It’s a running joke amongst many women, you laugh too hard, sneeze unexpectedly, or go for a run and you may spring a leak post-baby birth. Once you open up the flood gates, it’s hard to close them back up again. But for many women it’s not funny. It’s a real problem that leaves them feeling embarrassed and isolated. However, if you look at women in France, you’ll find that incontinence post-baby or at any point is far from an inevitability, in fact, it’s highly preventable.
What is Incontinence?
According to the National Association for Incontinence, 25 million Americans suffer from incontinence at some point in their lives and nearly 75 percent of them are women. Incontinence is the term used to describe involuntary or accidental loss of urine from the bladder. It ranges in severity from a little leak to a complete loss of bladder control. Stress incontinence is the form of incontinence that’s common amongst many women post-pregnancy and childbirth when the pelvic floor muscles that support the urethra are weakened. This can cause leaking during activities that push down on this part of the body.
“During childbirth, the increase in gestational weight gain puts additional pressure on your entire pelvic floor. The muscles and ligaments in your pelvic floor are weakened and damaged, making it more difficult to hold your bladder,” says Laura Arndt, a certified strength and conditioning coach that recently started Matriarc, an app focused on pregnancy and postpartum health. “Relaxin is a hormone in your body that increases elasticity of your ligaments and joints to aid in delivery and this also causes issues. During delivery, there may be additional damage and strain to the muscles in your pelvic floor. This can later lead to Pelvic Organ Prolapse which effects urinary and rectal incontinence.”
Why Don’t French Women Suffer From Incontinence?
One of the main reasons that French women don’t suffer from incontinence is because post baby, French women are prescribed 20 post baby “pelvic floor re-education” sessions. The sessions consist of a probe being inserted into a women’s undercarriage after which she is instructed to squeeze on the probe with her pelvic floor muscles to test the strength of the pelvic floor. Then, the doctor sets what amounts to a dildo with electrodes in it to a level necessary to work the pelvic floor muscles into a tizzy.

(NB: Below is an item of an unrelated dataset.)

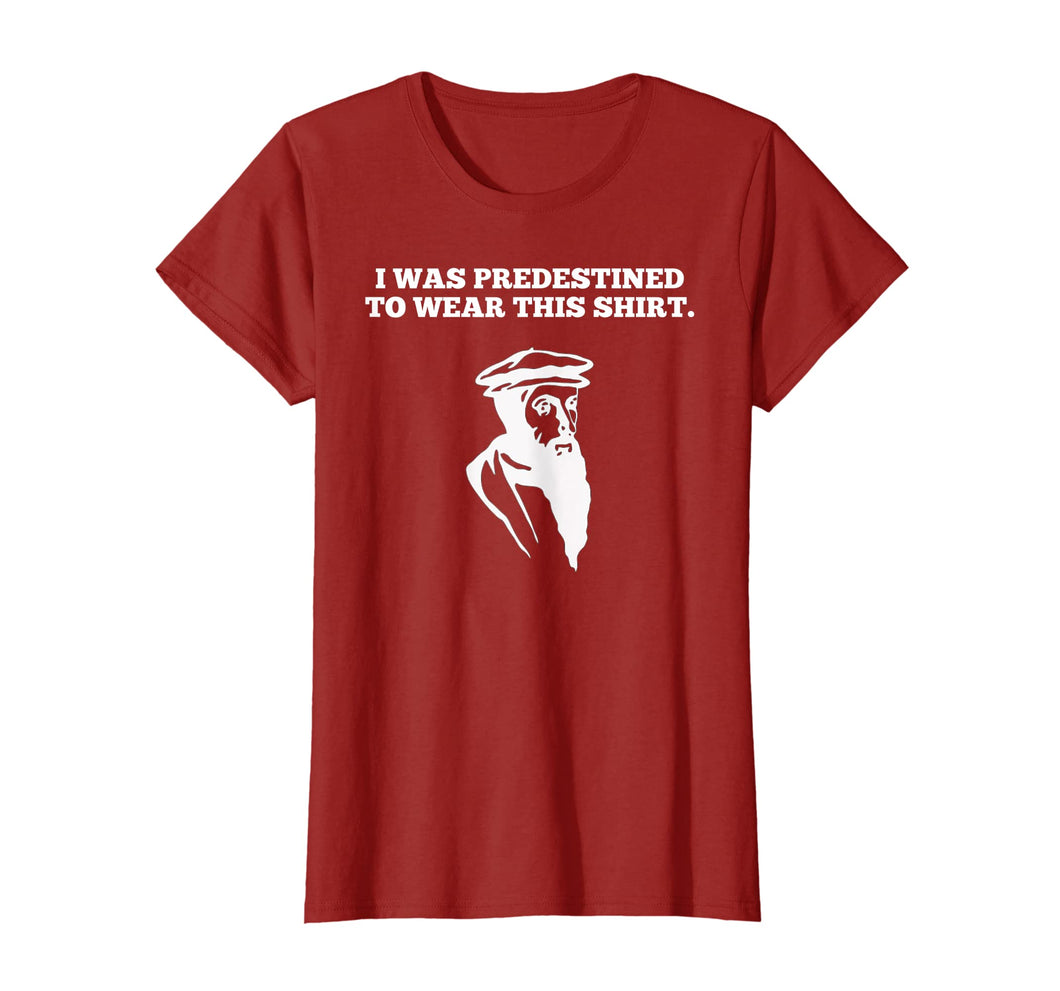 Funny shirts V-neck Tank top Hoodie sweatshirt usa uk au ca gifts for https://m.media-amazon.com/images/I/B1fs3pzGnVS._CLa%7C2140,2000%7C71cXUMJAIoL.png%7C0,0,2140,2000+0.0,0.0,2140.0,2000.0.png 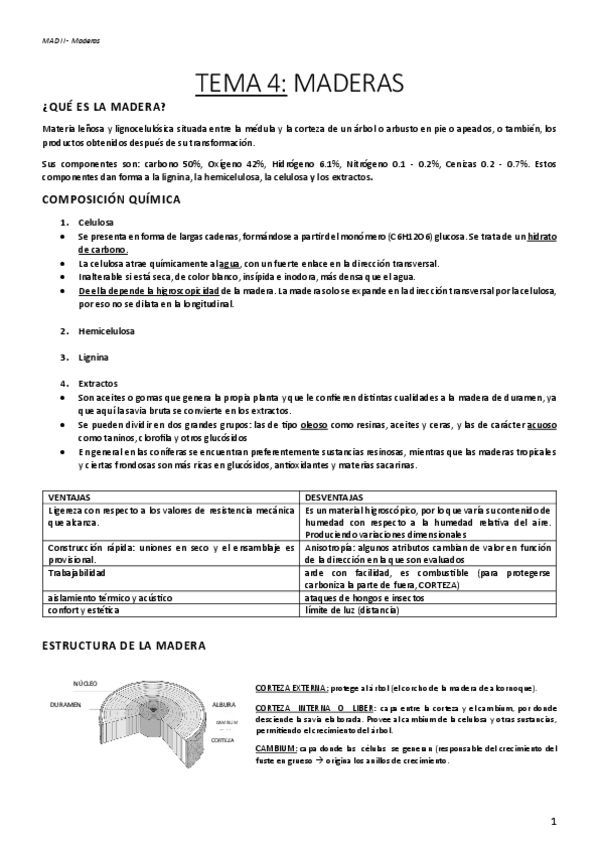 Miniatura del documento 4.-MADERAS.pdf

Women even play video games with their vaginas, one writer wrote about her favorite of the games which she calls “cooter Pac-Man“. But embarrassing video games aside, after a few sessions, most women don’t have to worry whether a sneezing spell will cause an unexpected leak from below.

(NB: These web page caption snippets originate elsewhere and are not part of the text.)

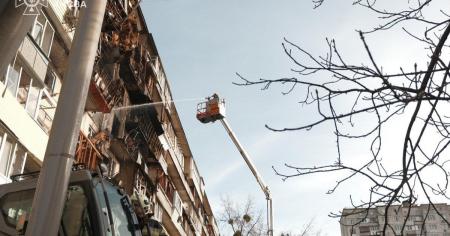 04b9d91492b9fc8e4a4daac52a7b1866_14.11.25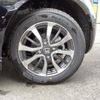 honda n-box 2025 CFJ1788215 image 20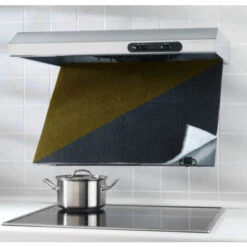 WENKO Multifilter Für Dunstabzugshaube 57x47cm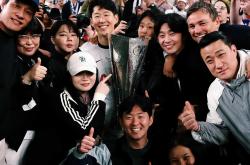 开云体育直播-摩洛哥强势加拿大，孙兴慜打破历史纪录的简单介绍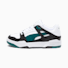PUMA White-Malachite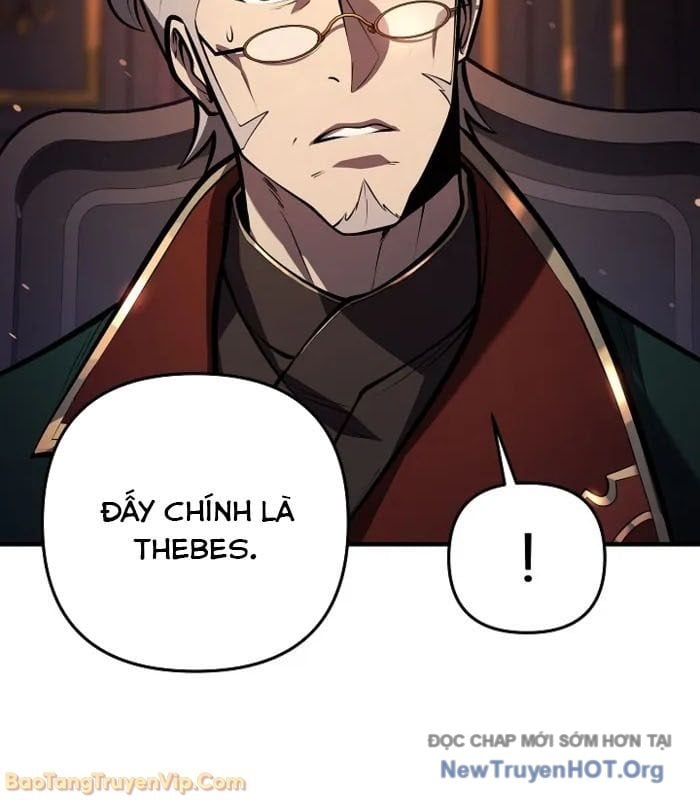 Con Chó Điên Nhà Công Tước Chap 20 - Next Chap 21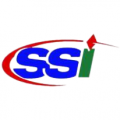 Sachiya Steel International  logo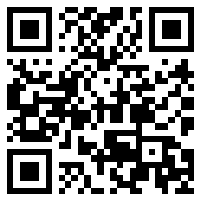 QR Code for XjPMJBz9BEhkHTi6F4MjP89xPreSoBtMeq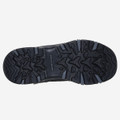 Skechers TREGO - Black - Top view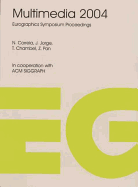 Multimedia 2004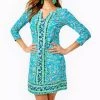 Deals 🥰 Lilly Pulitzer 👩 women Nadine 👗 Dress in Outta Line Engineered 🎉 -The Original Shop 3623cc5d50dc4b94a887a9f2f4de5961 1367ce32 45b9 40d5 9890 589c5b553f35 1080x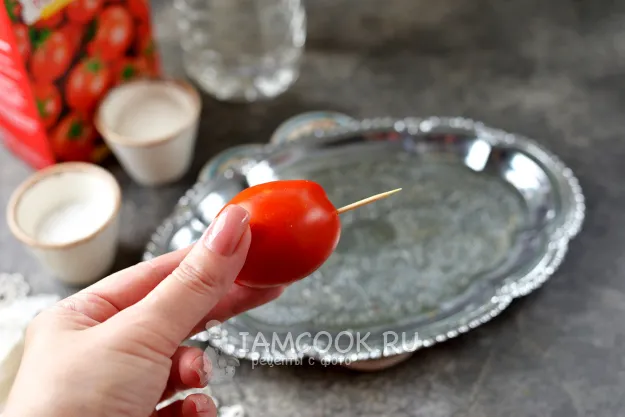 Шаг 3: иллюстрация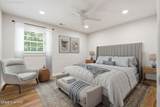 601 Bethesda Avenue - Photo 18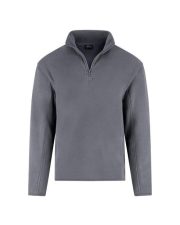 Pro RTX - RX415 - PRO 1/4 ZIP MICRO FLEECE - Image 4
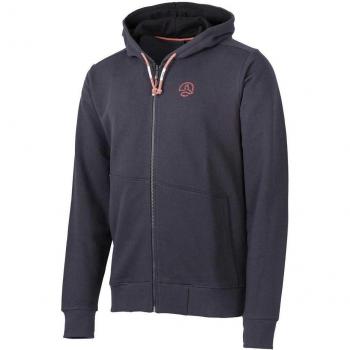Sudadera Ternua Toubkal para Hombre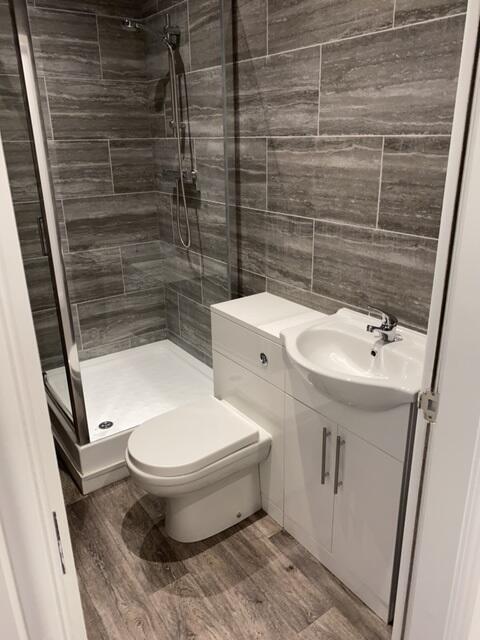 Additional image 6 of Eldon Place, Bradford, West Yorkshire, BD1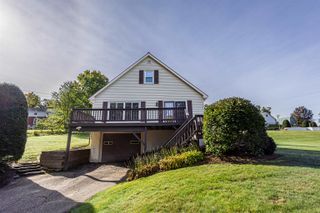 47 Bay Hill Road, Northfield, NH 03276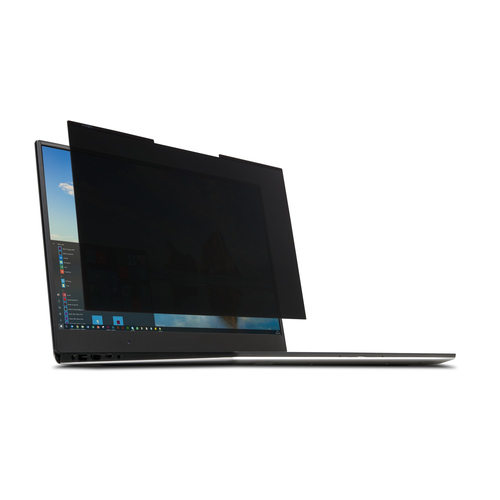MAGPRO MAGNETIC PRIVACY 12.5 LAPTOP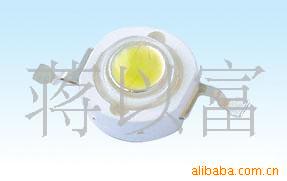 LED04-1904-19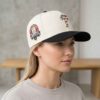 Phillies America Since 1776 250th Anniversary Hat 1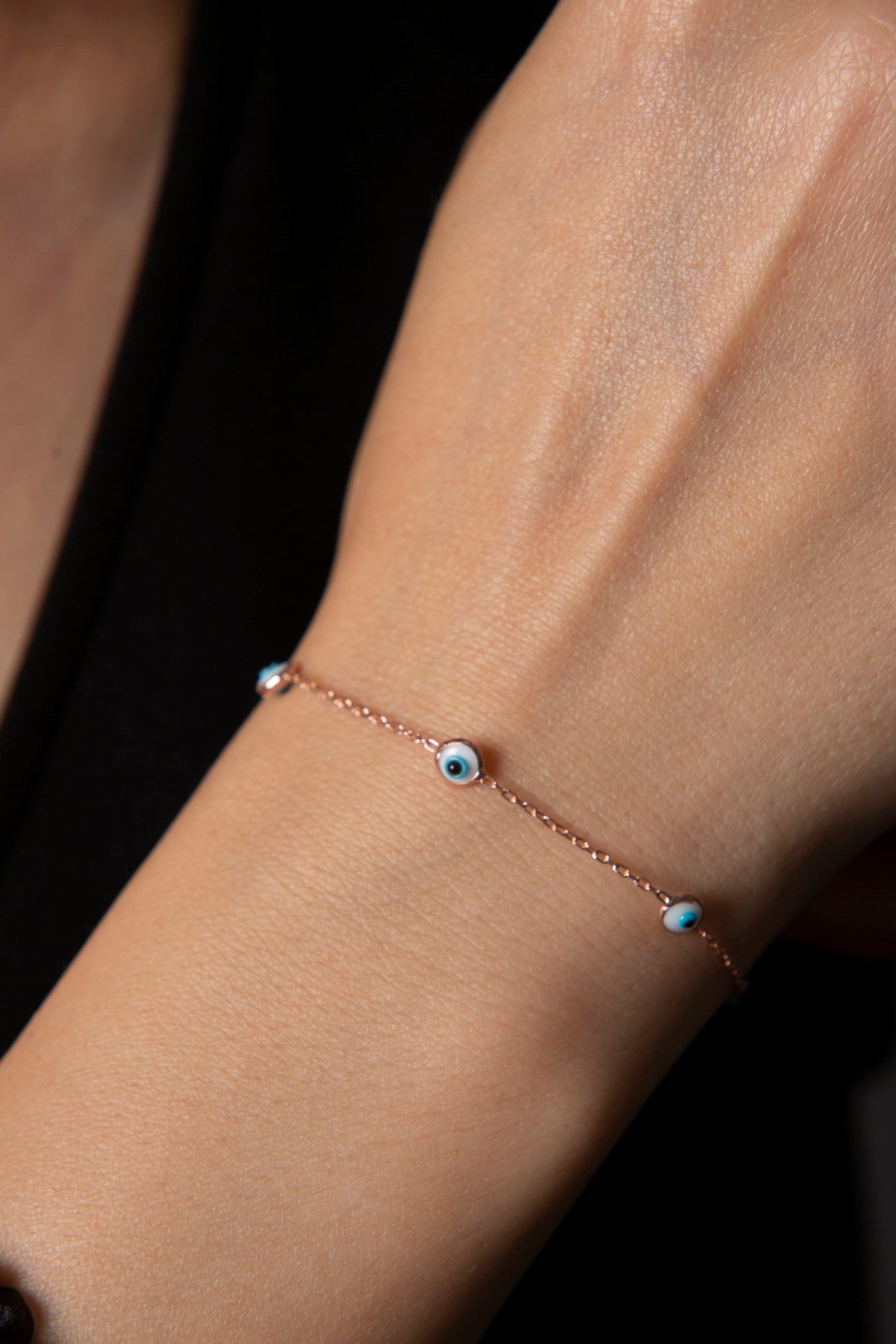 23e5a63e27adf03cce71fa8e24b47ddc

The difference in the U.S. versus France is that in the U.S. we view occasional leakage as a given post-baby and as the number of vaginal births increases, the worse the problem becomes. Add in an episiotomy and all bets are off. But it doesn’t have to be this way. For starters, says Gail Page, co-founder of Consortia, a personalized medical company which partners with physicians to provide diagnosis, treatment, and educational support to address pelvic floor disorders including urinary incontinence, pelvic pain, and sexual health.

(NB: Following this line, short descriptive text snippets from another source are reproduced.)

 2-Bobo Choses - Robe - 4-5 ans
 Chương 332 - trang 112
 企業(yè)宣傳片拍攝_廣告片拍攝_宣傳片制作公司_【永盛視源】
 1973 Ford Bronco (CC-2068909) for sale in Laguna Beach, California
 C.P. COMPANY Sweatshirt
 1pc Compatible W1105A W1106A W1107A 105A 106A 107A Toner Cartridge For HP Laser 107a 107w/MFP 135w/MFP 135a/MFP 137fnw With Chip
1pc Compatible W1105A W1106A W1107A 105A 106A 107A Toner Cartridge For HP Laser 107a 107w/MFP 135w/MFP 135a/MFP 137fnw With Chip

“People don’t want to talk about it,” says Page. “But incontinence is associated with isolation, depression, and reduced intimacy with partners. It can even cause marital problems.”
Consortia Health offers pelvic floor screening surveys, incontinence testing, and pelvic floor muscle training.
What to Do About Incontinence
Beyond contacting Consortia Health or another healthcare provider that specializes in treating incontinence, there are a number of other steps that you can take that according to Arndt, can do a lot to prevent incontinence post pregnancy.
1. Stay active during pregnancy and avoid too much weight gain.
In 2015, Yale School of Medicine published research that found that women who gained too much weight during pregnancy or weren’t active were more likely to experience weakening of their pelvic floor.
2. Make time to strengthen your pelvic floor.
In France, new moms make time for their pelvic floors because of the treatment regimen that nearly all moms go through. But in the U.S. it’s not seen as important. This shouldn’t be the case. If you make time for your pelvic floor post-pregnancy, you won’t have to deal with leakage later. According to Arndt, strengthening of your core and pelvic floor immediately postpartum and continuing for life can greatly reduce your risk of “mommy bladder”. “Your transverse abdominals (lower abs), hips, lower back, and pelvic muscles strength all play a role in your body’s ability to control your bladder,” she says. She recommends kegels, pelvic tilts, bridges, dead bug crunch, supermans, and bird dogs for a couple minutes each day because they can play a huge role in prevention of incontinence.
3. Don’t do exercises post-pregnancy that could damage your pelvic floor.
Arndt warns against exercises that increase abdominal pressure in the first six months to a year postpartum. Recti Diastasis, or abdominal separation, is common in many pregnancies, but in order for it to heal properly, women need to avoid exercises like crunches, planks, and heavy lifting that can increase abdominal pressure and make diastases worse. “If Diastasis doesn’t heal, your core muscles will remain weak and difficult to strengthen,” says Arndt. “This puts pressure on your lower back and pelvic muscles, causing pain, muscle weakness, strain, and increasing incontinence.”